Les adhérents s'engagent à participer activement à la coopérative, qui n'est pas simplement à leur service : ils sont la coopérative. Dans le cadre de missions qui durent en général quatre ans, ils s'occupent d'un groupe de travail « produits », d'un service logistique ou informatique, ce qui est une manière pour eux de grandir dans la connaissance des différents métiers.

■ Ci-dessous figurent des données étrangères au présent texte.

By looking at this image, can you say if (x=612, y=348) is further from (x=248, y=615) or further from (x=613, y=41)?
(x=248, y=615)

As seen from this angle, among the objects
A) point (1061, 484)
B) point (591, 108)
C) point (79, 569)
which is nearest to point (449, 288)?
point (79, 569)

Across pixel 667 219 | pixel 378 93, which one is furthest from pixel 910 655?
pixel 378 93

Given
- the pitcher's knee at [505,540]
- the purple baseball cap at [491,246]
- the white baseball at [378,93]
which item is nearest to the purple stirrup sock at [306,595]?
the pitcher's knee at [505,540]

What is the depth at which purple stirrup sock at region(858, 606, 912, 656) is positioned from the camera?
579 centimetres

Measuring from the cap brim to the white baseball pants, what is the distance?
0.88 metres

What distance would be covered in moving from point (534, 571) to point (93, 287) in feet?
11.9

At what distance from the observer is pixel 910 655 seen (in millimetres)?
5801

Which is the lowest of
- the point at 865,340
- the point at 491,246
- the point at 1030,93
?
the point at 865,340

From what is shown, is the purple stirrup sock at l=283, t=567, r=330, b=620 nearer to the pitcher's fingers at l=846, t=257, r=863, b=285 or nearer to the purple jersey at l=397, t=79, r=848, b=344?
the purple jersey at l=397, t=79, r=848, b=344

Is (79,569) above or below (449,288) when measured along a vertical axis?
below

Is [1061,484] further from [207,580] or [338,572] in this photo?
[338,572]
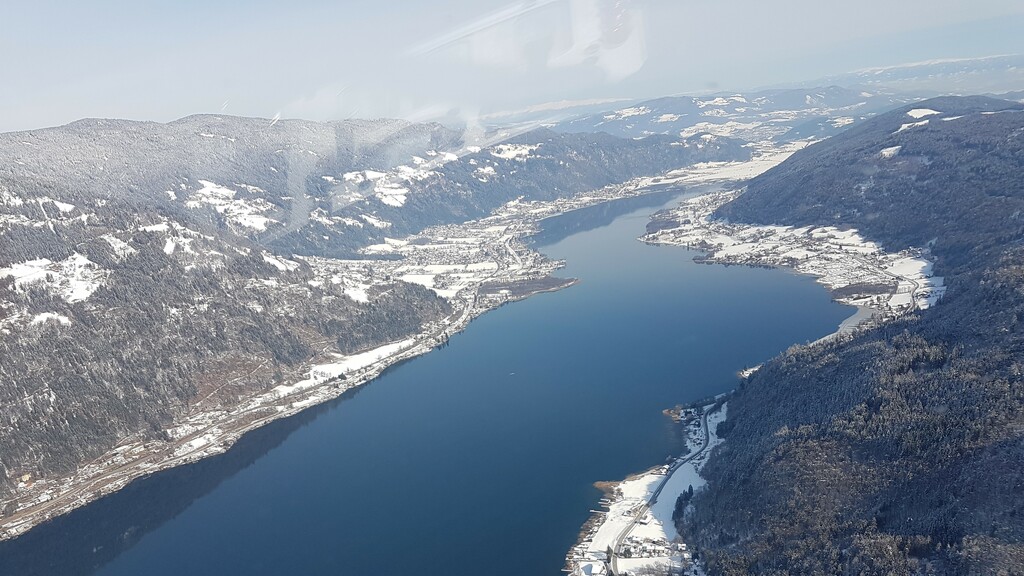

La structure prend la forme d'un groupement coopératif, le Groupement d'achats Leclerc (GALEC) – dénomination impropre puisque les opérateurs sont les magasins, mais nous avons conservé la terminologie historique. Plusieurs outils ont été créés, dont tous n'ont pas le statut coopératif mais qui sont dirigés selon ce mode, comme l'abattoir de Kermené. Il s'agit de sociétés anonymes que nous avons rachetées et dont nous avons gardé le statut juridique, mais ce sont bien des propriétaires de magasins qui s'occupent de ces outils.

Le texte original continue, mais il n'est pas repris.